Data for this exercise:
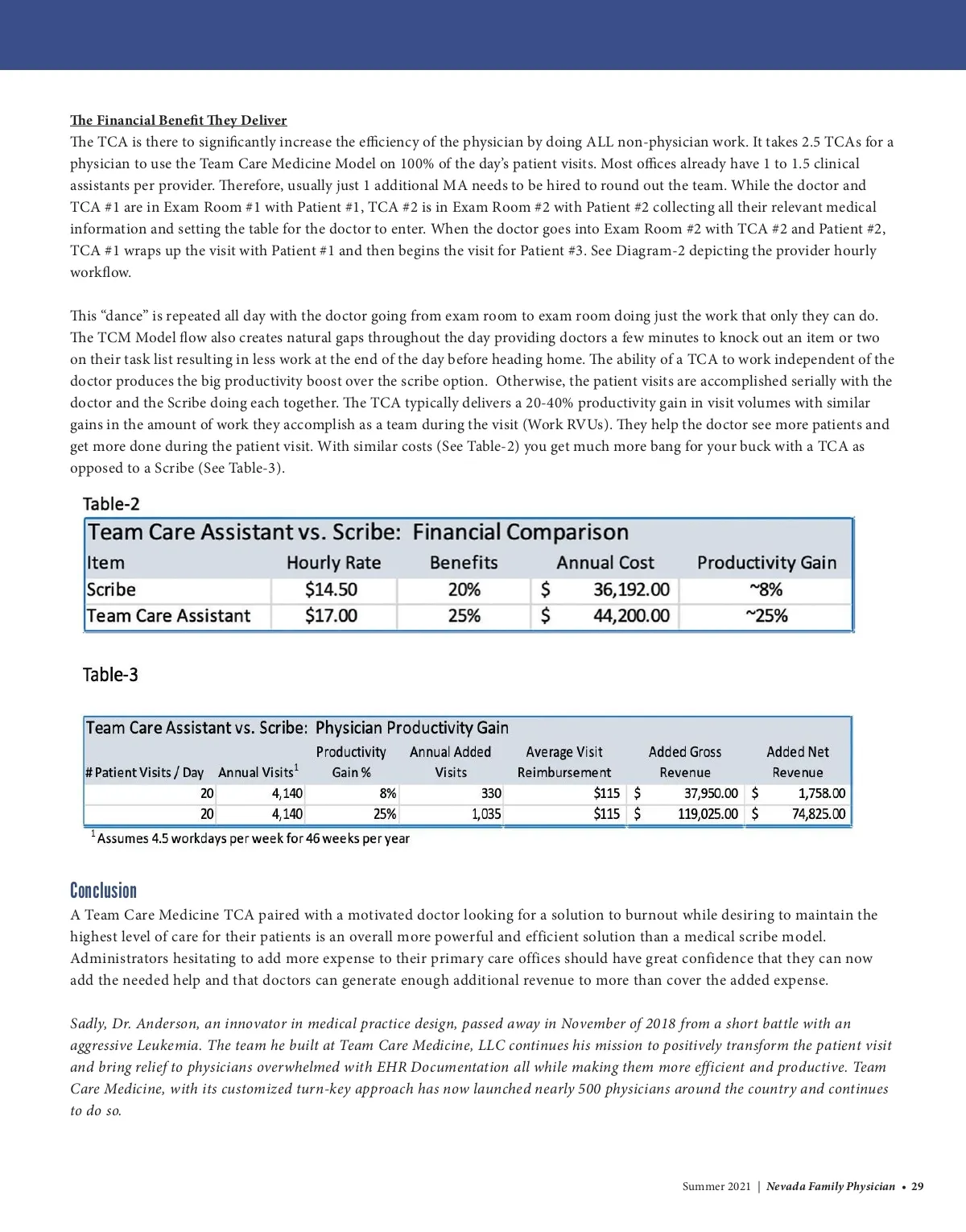 The Financial Benefit They Deliver
The TCA is there to significantly increase the efficiency of the physician by doing ALL non-physician work. It takes 2.5 TCAs for a physician to use the Team Care Medicine Model on 100% of the day's patient visits. Most offices already have 1 to 1.5 clinical assistants per provider. Therefore, usually just 1 additional MA needs to be hired to round out the team. While the doctor and TCA #1 are in Exam Room #1 with Patient #1, TCA #2 is in Exam Room #2 with Patient #2 collecting all their relevant medical information and setting the table for the doctor to enter. When the doctor goes into Exam Room #2 with TCA #2 and Patient #2, TCA #1 wraps up the visit with Patient #1 and then begins the visit for Patient #3. See Diagram-2 depicting the provider hourly workflow.

This "dance" is repeated all day with the doctor going from exam room to exam room doing just the work that only they can do. The TCM Model flow also creates natural gaps throughout the day providing doctors a few minutes to knock out an item or two on their task list resulting in less work at the end of the day before heading home. The ability of a TCA to work independent of the doctor produces the big productivity boost over the scribe option. Otherwise, the patient visits are accomplished serially with the doctor and the Scribe doing each together. The TCA typically delivers a 20-40% productivity gain in visit volumes with similar gains in the amount of work they accomplish as a team during the visit (Work RVUs). They help the doctor see more patients and get more done during the patient visit. With similar costs (See Table-2) you get much more bang for your buck with a TCA as opposed to a Scribe (See Table-3).

Table-2

Team Care Assistant vs. Scribe: Financial Comparison

| Item | Hourly Rate | Benefits | Annual Cost | Productivity Gain |
|---|---|---|---|---|
| Scribe | $14.50 | 20% | $ 36,192.00 | ~8% |
| Team Care Assistant | $17.00 | 25% | $ 44,200.00 | ~25% |

Table-3

Team Care Assistant vs. Scribe: Physician Productivity Gain

| # Patient Visits / Day | Annual Visits$^1$ | Productivity Gain % | Annual Added Visits | Average Visit Reimbursement | Added Gross Revenue | Added Net Revenue |
|---|---|---|---|---|---|---|
| 20 | 4,140 | 8% | 330 | $115 | $ 37,950.00 | $ 1,758.00 |
| 20 | 4,140 | 25% | 1,035 | $115 | $ 119,025.00 | $ 74,825.00 |

$^1$ Assumes 4.5 workdays per week for 46 weeks per year

Conclusion
A Team Care Medicine TCA paired with a motivated doctor looking for a solution to burnout while desiring to maintain the highest level of care for their patients is an overall more powerful and efficient solution than a medical scribe model. Administrators hesitating to add more expense to their primary care offices should have great confidence that they can now add the needed help and that doctors can generate enough additional revenue to more than cover the added expense.

Sadly, Dr. Anderson, an innovator in medical practice design, passed away in November of 2018 from a short battle with an aggressive Leukemia. The team he built at Team Care Medicine, LLC continues his mission to positively transform the patient visit and bring relief to physicians overwhelmed with EHR Documentation all while making them more efficient and productive. Team Care Medicine, with its customized turn-key approach has now launched nearly 500 physicians around the country and continues to do so.

Summer 2021 | Nevada Family Physician • 29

Exercise instructions: Each entry is to be written out again word for word, and any pictures are to be omitted.

Reply:
 The Financial Benefit They Deliver
The TCA is there to significantly increase the efficiency of the physician by doing ALL non-physician work. It takes 2.5 TCAs for a physician to use the Team Care Medicine Model on 100% of the day's patient visits. Most offices already have 1 to 1.5 clinical assistants per provider. Therefore, usually just 1 additional MA needs to be hired to round out the team. While the doctor and TCA #1 are in Exam Room #1 with Patient #1, TCA #2 is in Exam Room #2 with Patient #2 collecting all their relevant medical information and setting the table for the doctor to enter. When the doctor goes into Exam Room #2 with TCA #2 and Patient #2, TCA #1 wraps up the visit with Patient #1 and then begins the visit for Patient #3. See Diagram-2 depicting the provider hourly workflow.

This "dance" is repeated all day with the doctor going from exam room to exam room doing just the work that only they can do. The TCM Model flow also creates natural gaps throughout the day providing doctors a few minutes to knock out an item or two on their task list resulting in less work at the end of the day before heading home. The ability of a TCA to work independent of the doctor produces the big productivity boost over the scribe option. Otherwise, the patient visits are accomplished serially with the doctor and the Scribe doing each together. The TCA typically delivers a 20-40% productivity gain in visit volumes with similar gains in the amount of work they accomplish as a team during the visit (Work RVUs). They help the doctor see more patients and get more done during the patient visit. With similar costs (See Table-2) you get much more bang for your buck with a TCA as opposed to a Scribe (See Table-3).

Table-2

Team Care Assistant vs. Scribe: Financial Comparison

| Item | Hourly Rate | Benefits | Annual Cost | Productivity Gain |
|---|---|---|---|---|
| Scribe | $14.50 | 20% | $ 36,192.00 | ~8% |
| Team Care Assistant | $17.00 | 25% | $ 44,200.00 | ~25% |

Table-3

Team Care Assistant vs. Scribe: Physician Productivity Gain

| # Patient Visits / Day | Annual Visits$^1$ | Productivity Gain % | Annual Added Visits | Average Visit Reimbursement | Added Gross Revenue | Added Net Revenue |
|---|---|---|---|---|---|---|
| 20 | 4,140 | 8% | 330 | $115 | $ 37,950.00 | $ 1,758.00 |
| 20 | 4,140 | 25% | 1,035 | $115 | $ 119,025.00 | $ 74,825.00 |

$^1$ Assumes 4.5 workdays per week for 46 weeks per year

Conclusion
A Team Care Medicine TCA paired with a motivated doctor looking for a solution to burnout while desiring to maintain the highest level of care for their patients is an overall more powerful and efficient solution than a medical scribe model. Administrators hesitating to add more expense to their primary care offices should have great confidence that they can now add the needed help and that doctors can generate enough additional revenue to more than cover the added expense.

Sadly, Dr. Anderson, an innovator in medical practice design, passed away in November of 2018 from a short battle with an aggressive Leukemia. The team he built at Team Care Medicine, LLC continues his mission to positively transform the patient visit and bring relief to physicians overwhelmed with EHR Documentation all while making them more efficient and productive. Team Care Medicine, with its customized turn-key approach has now launched nearly 500 physicians around the country and continues to do so.

Summer 2021 | Nevada Family Physician • 29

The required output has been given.